Tributes were paid to the brave pilots who lost their lives in the Battle of Britain at a special commemorative service organised by Trafford Council.
The High Sheriff of Greater Manchester, Eamonn O’Neal, the Mayor, Cllr Rob Chilton, and the deputy Mayor, Cllr Laurence Walsh, attended the event at Sale War Memorial on Sunday, September 20. They laid wreaths and remembered the pilots who died and those who served in the conflict.

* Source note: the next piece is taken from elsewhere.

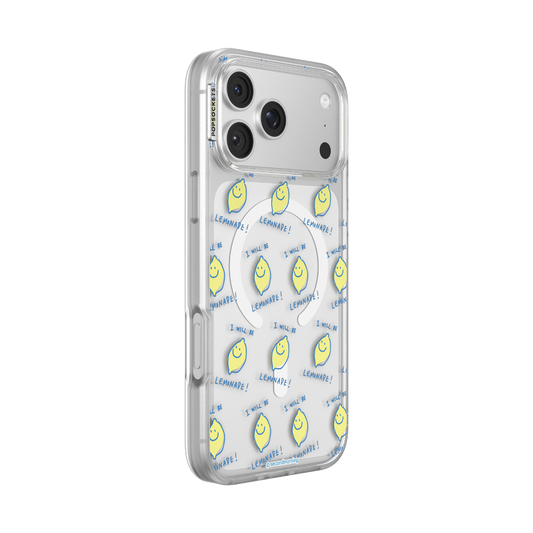 Lemonade — iPhone 17 Pro Max MagSafe Case - US 61538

This year marks the 80th Anniversary of The Battle of Britain which took place during World War II, between Britain’s Royal Air Force (RAF) and the Luftwaffe, Nazi Germany’s air force, and was the first battle in history fought solely in the air. Although September 15 is marked annually as Battle of Britain Day, the conflict took place from July 10 to October 31 1940.
Sadly, due to Covid 19 regulations, Trafford Council was unable to hold its usual public annual ceremony to mark this remarkable victory. The commemorative event was private, by invite only and all social distancing measures were observed by those who attended.

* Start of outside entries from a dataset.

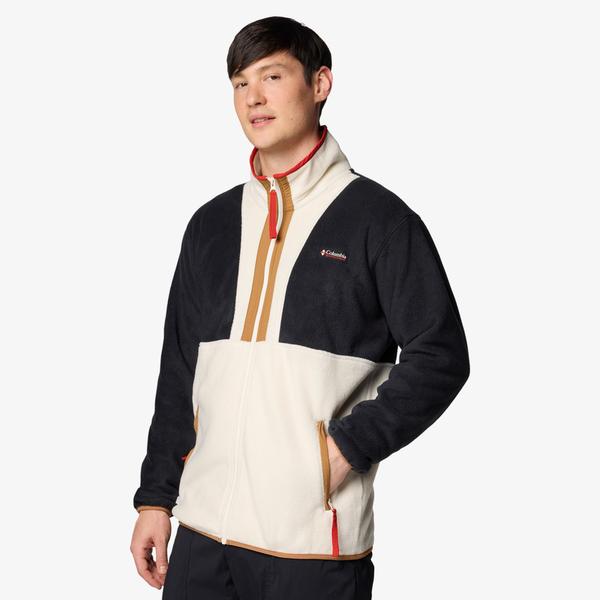 Columbia Backbowl Erkek Siyah Sweatshirt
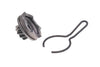 Kickstart Pinion Gear w/ clip Minarelli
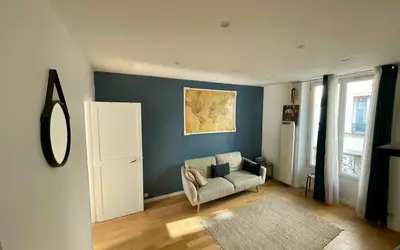 Paris 18E (75018)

Cllr Judith Lloyd, Trafford Council’s Armed Forces Champion, said:
“I was very proud to be part of the commemorative service to remember the brave pilots who died. The Battle of Britain was a turning point in World War II. If the RAF had not held off the Luftwaffe, Hitler would have likely moved forward with his Operation Sea Lion invasion of the British Isles. This would have been devastating for the British people and all efforts to stem Hitler’s rise to power. Germany needed to control the English Channel to invade Britain, and winning the battle prevented them from gaining that valuable control.”
The Council’s Armed Forces Lead Sue Wright said:
“It was an honor to be able to commemorate those very brave pilots who took to the sky with no thought of their own safety during this fierce battle. We will never forget them.”